WHAT THIS TASK INVOLVES:
Could you write out every record below exactly, leaving out any pictures?

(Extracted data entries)

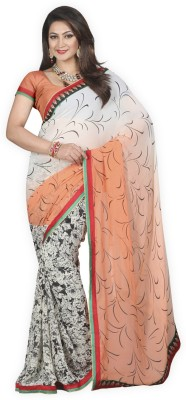 Yehii Floral Print Fashion Pure Georgette Sari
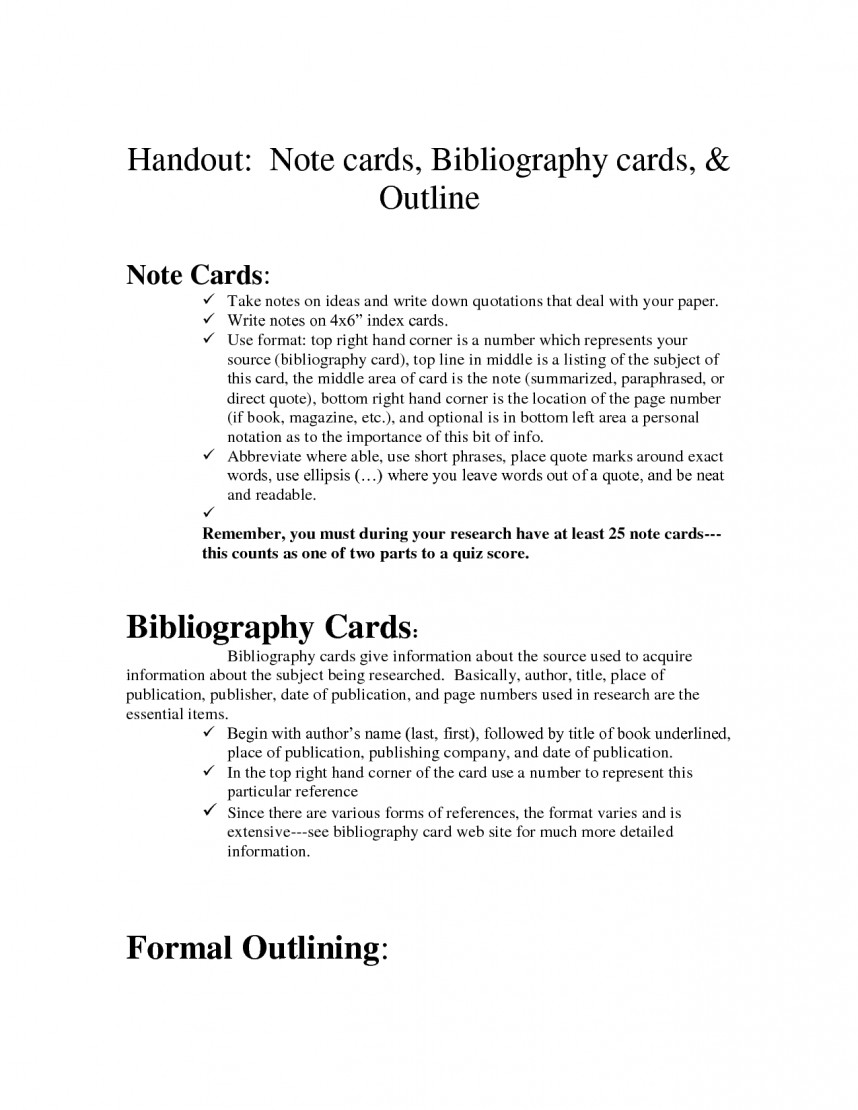 002 Research Paper Bibliography Staggering Cards Note For
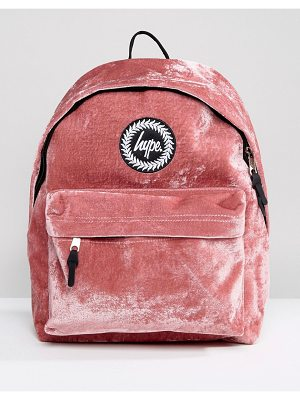 HYPE Exclusive Dusky Pink Velvet Backpack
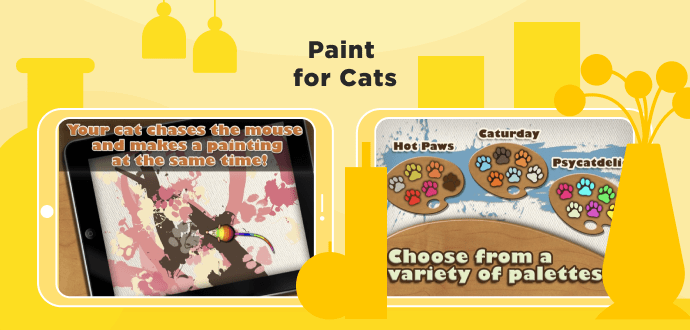 Paint for Cats, cat games for iPad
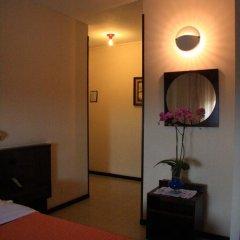 Hotel Firenze 3* Стандартный номер фото 4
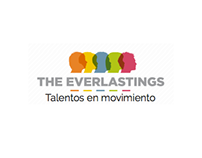 The Everlastings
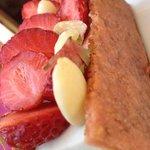 Dessert à la fraise ....miam
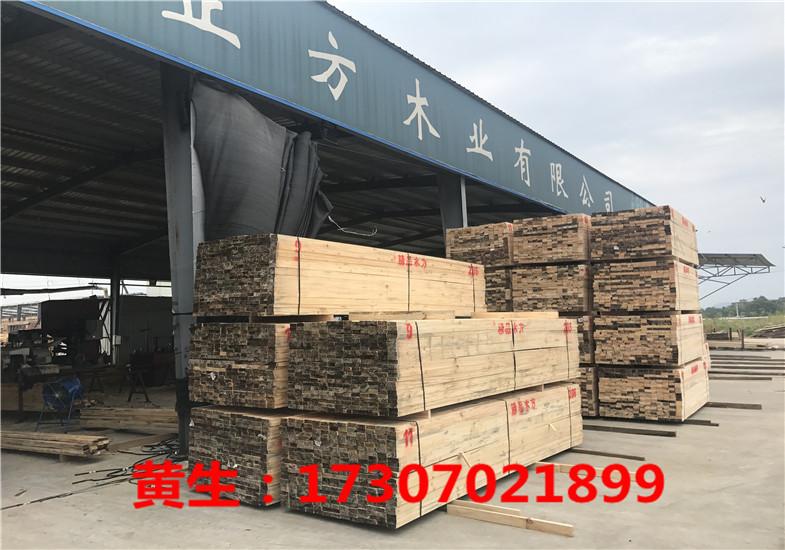 吉安木材加工厂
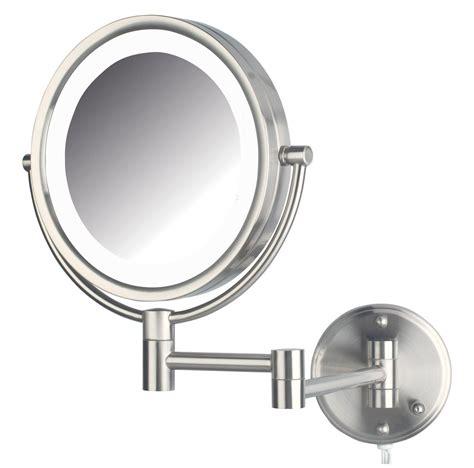 60 inch vanity amazon com jerdon hl88nl 8 5 inch led lighted wall mount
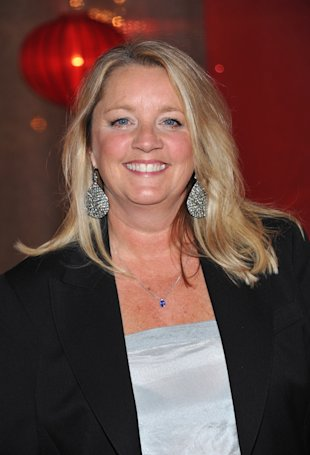Liz Rose at the 2010 BMI Country Awards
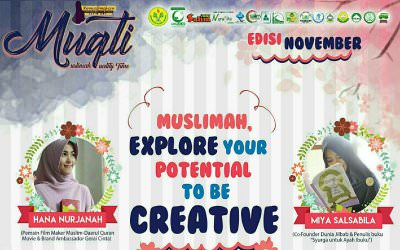 "EVENT : "" Muslimah, Explore Your Potential To Be Creative """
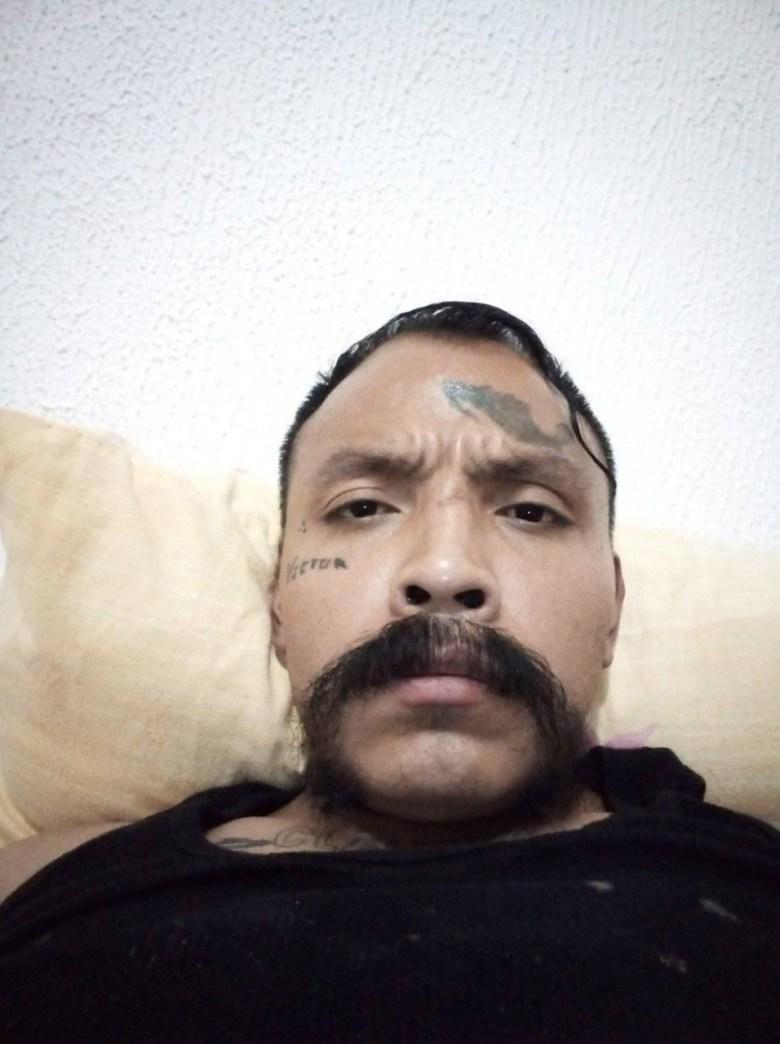 Identifican en redes a #LordBanqueta, sujeto que agredió a ...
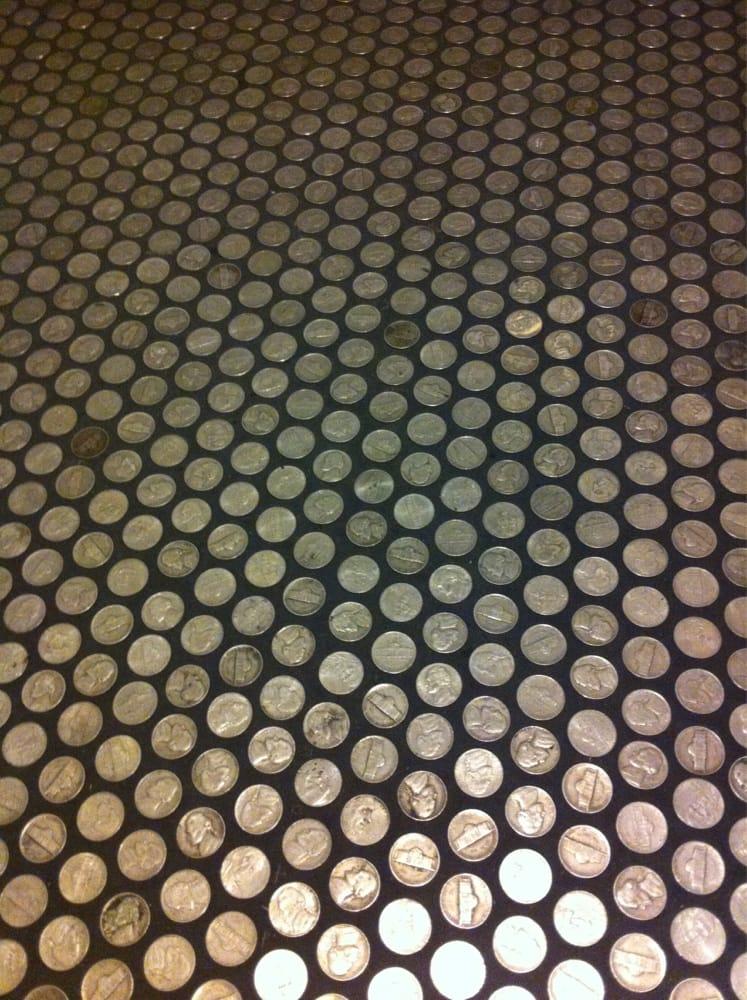 Nickel floor - WESTON WORDS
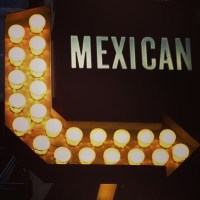 Day 16 Mexican sign.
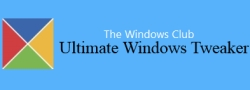 Ultimate Windows Tweaker - Featured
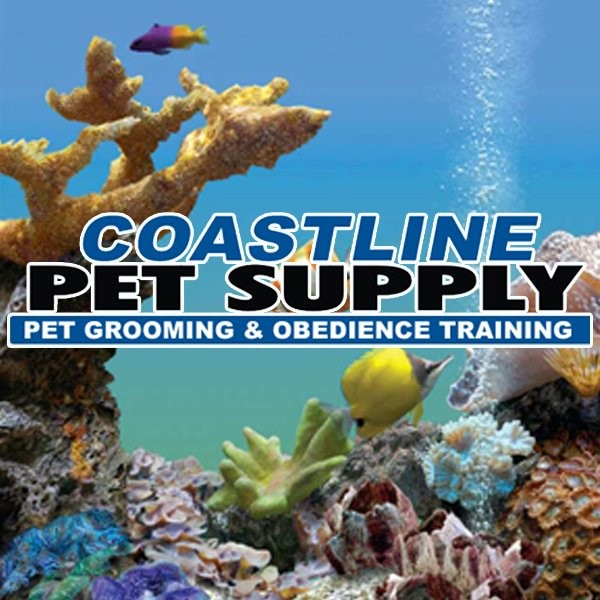Coastline Pet - Myrtle Beach, Sc - Pet Supplies-2923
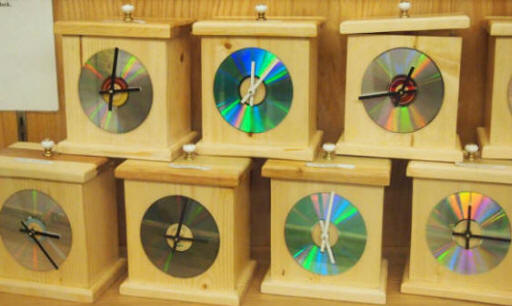 wood projects middle school
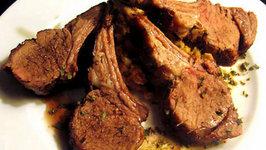 Roasted Rack of Lamb A La Francaise
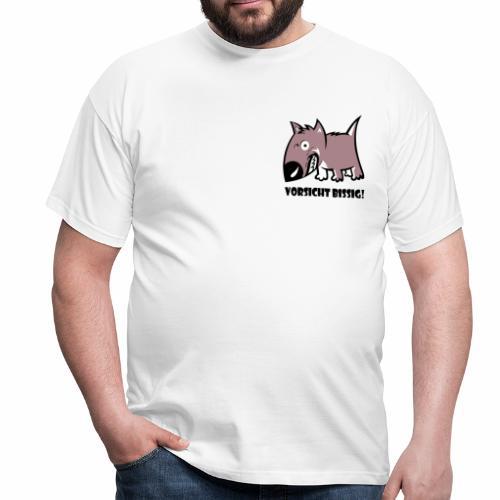 Vorsicht bissig - Männer T-Shirt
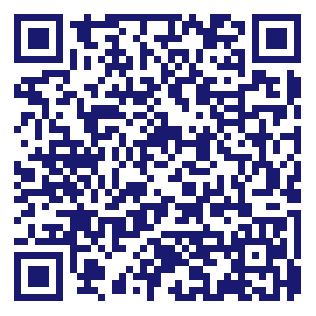 QR-Code for Fikes Of Alabama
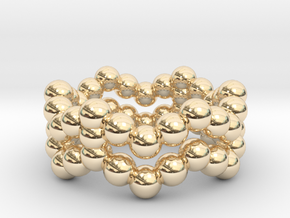 Ring Sphere 2 waved in 14K Yellow Gold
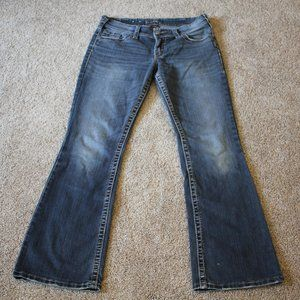 Silver Suki Surplus Flap Pocket Jeans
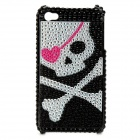 Shining Rhinestone Pirate Skull Pattern Back Case for Iphone 4 / 4S - Black + Silver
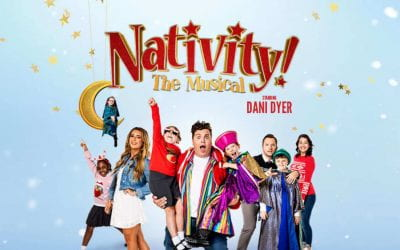 'Things are Really Cool at St Bernadette's' – Nativity! UK Tour Review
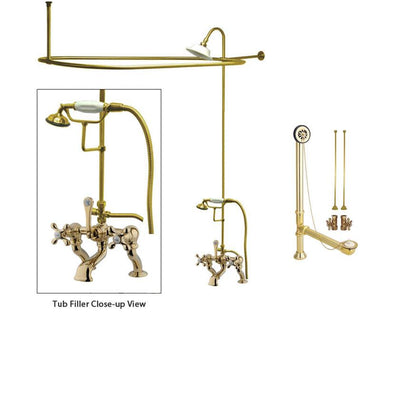 Polished Brass Clawfoot Tub Faucet Shower Kit with Enclosure Curtain Rod 415T2CTS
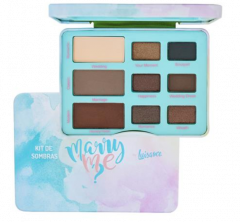 Kit de Sombras Marry Me L1053 Cor A - Luisance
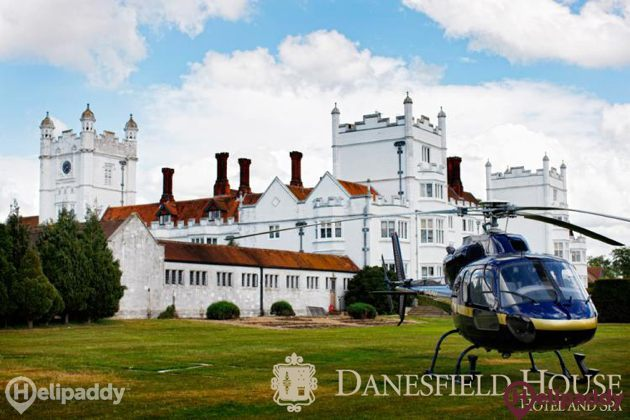 Danesfield House Hotel and Spa by helicopter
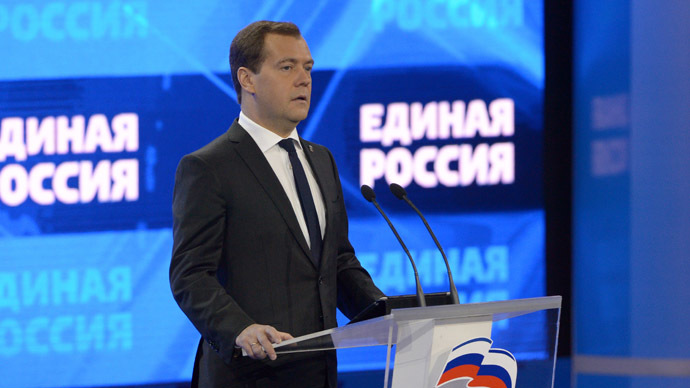 Medvedev opposes ethnic enclaves in Russian cities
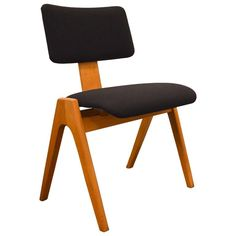 Robin Day - Desk Chair, 1960s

PROBLEM SOLUTION:
 Yehii Floral Print Fashion Pure Georgette Sari
 002 Research Paper Bibliography Staggering Cards Note For
 HYPE Exclusive Dusky Pink Velvet Backpack
 Paint for Cats, cat games for iPad
 Hotel Firenze 3* Стандартный номер фото 4
 The Everlastings
 Dessert à la fraise ....miam
 吉安木材加工厂
 60 inch vanity amazon com jerdon hl88nl 8 5 inch led lighted wall mount
Liz Rose at the 2010 BMI Country Awards
 "EVENT : "" Muslimah, Explore Your Potential To Be Creative """
 Identifican en redes a #LordBanqueta, sujeto que agredió a ...
 Nickel floor - WESTON WORDS
 Day 16 Mexican sign.
 Ultimate Windows Tweaker - Featured
Coastline Pet - Myrtle Beach, Sc - Pet Supplies-2923
 wood projects middle school
 Roasted Rack of Lamb A La Francaise
 Vorsicht bissig - Männer T-Shirt
 QR-Code for Fikes Of Alabama
 Ring Sphere 2 waved in 14K Yellow Gold
 Silver Suki Surplus Flap Pocket Jeans
 Shining Rhinestone Pirate Skull Pattern Back Case for Iphone 4 / 4S - Black + Silver
 'Things are Really Cool at St Bernadette's' – Nativity! UK Tour Review
 Polished Brass Clawfoot Tub Faucet Shower Kit with Enclosure Curtain Rod 415T2CTS
 Kit de Sombras Marry Me L1053 Cor A - Luisance
 Danesfield House Hotel and Spa by helicopter
 Medvedev opposes ethnic enclaves in Russian cities
 Robin Day - Desk Chair, 1960s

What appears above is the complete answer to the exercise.